18.         Cela étant, il sera souligné que si le renvoi n'a pas eu lieu dans le délai de huit jours suivant l'ordre de détention, M. A______ sera entendu par le tribunal au plus tard douze jours après l'ordre de détention (art. 80 al. 3 LEI). Dans cette perspective, il appartiendra au commissaire de police de faire savoir au tribunal, le 24 janvier 2025 au plus tard, si l'exécution du renvoi s'est concrétisée ou non.

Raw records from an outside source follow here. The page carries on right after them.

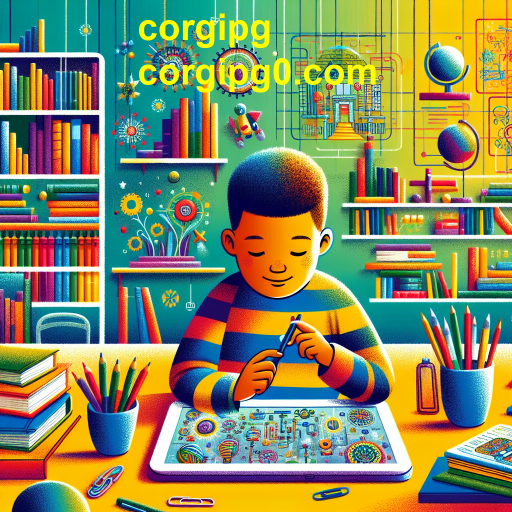 O Crescimento dos Jogos Educacionais em CorgiPG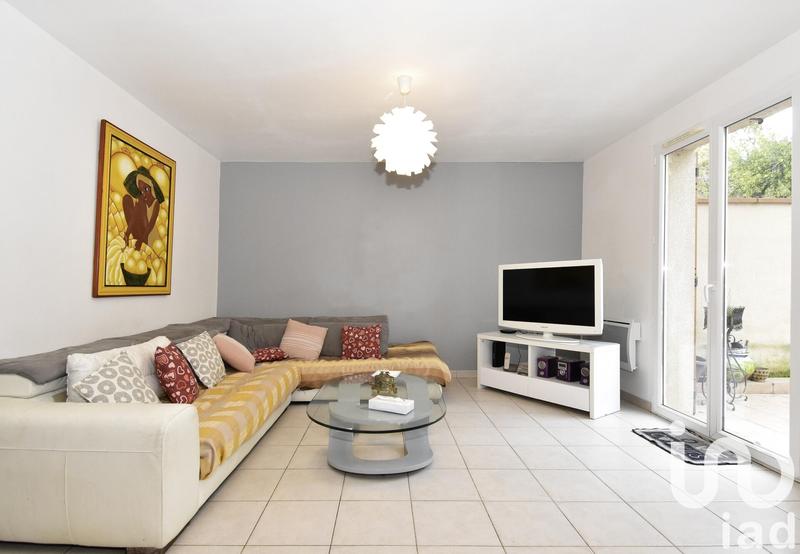 Maison de ville - 115 m² - 5 pièces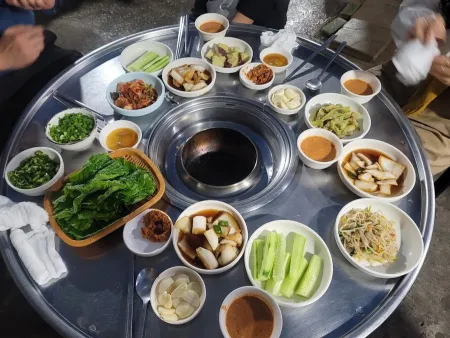 Yuil Saeng Makchang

19.         Conformément à l'art. 9 al. 6 LaLEtr, le présent jugement sera communiqué à M. A______, à son avocat et au commissaire de police. En vertu des art. 89 al. 2 et 111 al. 2 de la loi sur le Tribunal fédéral du 17 juin 2005 (LTF - RS 173.110), il sera en outre communiqué au secrétariat d'État aux migrations.

PAR CES MOTIFS

LE TRIBUNAL ADMINISTRATIF

DE PREMIÈRE INSTANCE

1.             confirme l’ordre de mise en détention administrative émis par le commissaire de police le 16 janvier 2025 à l’encontre de Monsieur A______ pour une durée de quatre semaines, soit jusqu'au 12 février 2025, inclus ;

2.             invite le commissaire de police à faire savoir au tribunal le 24 janvier 2025 au plus tard si l’exécution du renvoi a eu lieu ou non ;

3.             dit que, conformément aux art. 132 LOJ, 10 al. 1 LaLEtr et 65 LPA, le présent jugement est susceptible de faire l'objet d'un recours auprès de la chambre administrative de la Cour de justice (10 rue de Saint-Léger, case postale 1956, 1211 Genève 1) dans les 10 jours à compter de sa notification. L'acte de recours doit être dûment motivé et contenir, sous peine d'irrecevabilité, la désignation du jugement attaqué et les conclusions du recourant. Il doit être accompagné du présent jugement et des autres pièces dont dispose le recourant.

Au nom du Tribunal :

La présidente

Gwénaëlle GATTONI

 

Copie conforme de ce jugement est communiquée à Monsieur A______, à son avocat, au commissaire de police et au secrétariat d'État aux migrations.